Collected data
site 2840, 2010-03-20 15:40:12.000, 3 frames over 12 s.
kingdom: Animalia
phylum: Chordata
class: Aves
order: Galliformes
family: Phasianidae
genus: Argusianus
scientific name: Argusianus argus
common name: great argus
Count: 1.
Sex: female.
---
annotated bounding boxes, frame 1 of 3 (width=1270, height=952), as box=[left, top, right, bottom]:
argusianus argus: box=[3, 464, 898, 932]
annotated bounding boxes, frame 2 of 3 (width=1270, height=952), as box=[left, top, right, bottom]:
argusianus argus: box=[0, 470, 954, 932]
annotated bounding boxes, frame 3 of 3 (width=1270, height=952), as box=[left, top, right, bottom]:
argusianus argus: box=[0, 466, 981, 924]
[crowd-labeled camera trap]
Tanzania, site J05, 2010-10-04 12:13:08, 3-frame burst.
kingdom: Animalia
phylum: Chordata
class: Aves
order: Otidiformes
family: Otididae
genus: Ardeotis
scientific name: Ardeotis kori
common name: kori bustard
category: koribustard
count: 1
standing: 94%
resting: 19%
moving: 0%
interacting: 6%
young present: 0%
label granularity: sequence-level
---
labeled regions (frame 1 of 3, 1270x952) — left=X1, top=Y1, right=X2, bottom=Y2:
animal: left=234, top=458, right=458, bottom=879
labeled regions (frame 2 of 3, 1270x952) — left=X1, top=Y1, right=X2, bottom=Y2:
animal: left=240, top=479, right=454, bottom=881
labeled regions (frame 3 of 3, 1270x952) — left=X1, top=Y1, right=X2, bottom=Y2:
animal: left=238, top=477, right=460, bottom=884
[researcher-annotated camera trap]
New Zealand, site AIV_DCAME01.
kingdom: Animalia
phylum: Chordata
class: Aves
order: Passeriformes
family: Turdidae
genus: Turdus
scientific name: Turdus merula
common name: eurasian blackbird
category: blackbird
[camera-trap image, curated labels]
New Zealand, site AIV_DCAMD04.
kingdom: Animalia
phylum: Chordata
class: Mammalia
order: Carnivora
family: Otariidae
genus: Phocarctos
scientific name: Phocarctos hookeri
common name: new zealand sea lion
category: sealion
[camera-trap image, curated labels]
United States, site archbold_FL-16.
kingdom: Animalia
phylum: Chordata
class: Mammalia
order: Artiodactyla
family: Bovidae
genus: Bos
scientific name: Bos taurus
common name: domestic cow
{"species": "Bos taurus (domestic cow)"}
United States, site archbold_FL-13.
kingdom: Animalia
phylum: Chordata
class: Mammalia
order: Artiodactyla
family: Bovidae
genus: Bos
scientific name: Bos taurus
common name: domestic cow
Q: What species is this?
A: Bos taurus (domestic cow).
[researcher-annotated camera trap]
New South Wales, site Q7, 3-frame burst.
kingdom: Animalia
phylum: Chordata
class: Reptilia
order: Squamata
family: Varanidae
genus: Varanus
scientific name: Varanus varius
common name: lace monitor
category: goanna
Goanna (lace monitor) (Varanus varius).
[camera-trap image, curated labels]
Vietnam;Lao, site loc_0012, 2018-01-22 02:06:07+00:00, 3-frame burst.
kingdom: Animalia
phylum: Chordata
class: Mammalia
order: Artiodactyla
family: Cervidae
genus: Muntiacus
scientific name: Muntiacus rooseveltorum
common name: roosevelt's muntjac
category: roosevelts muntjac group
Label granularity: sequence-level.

Task to carry out: Tell how many lines of the records above hold "States", giving the number and nothing else.

Expected answer: 2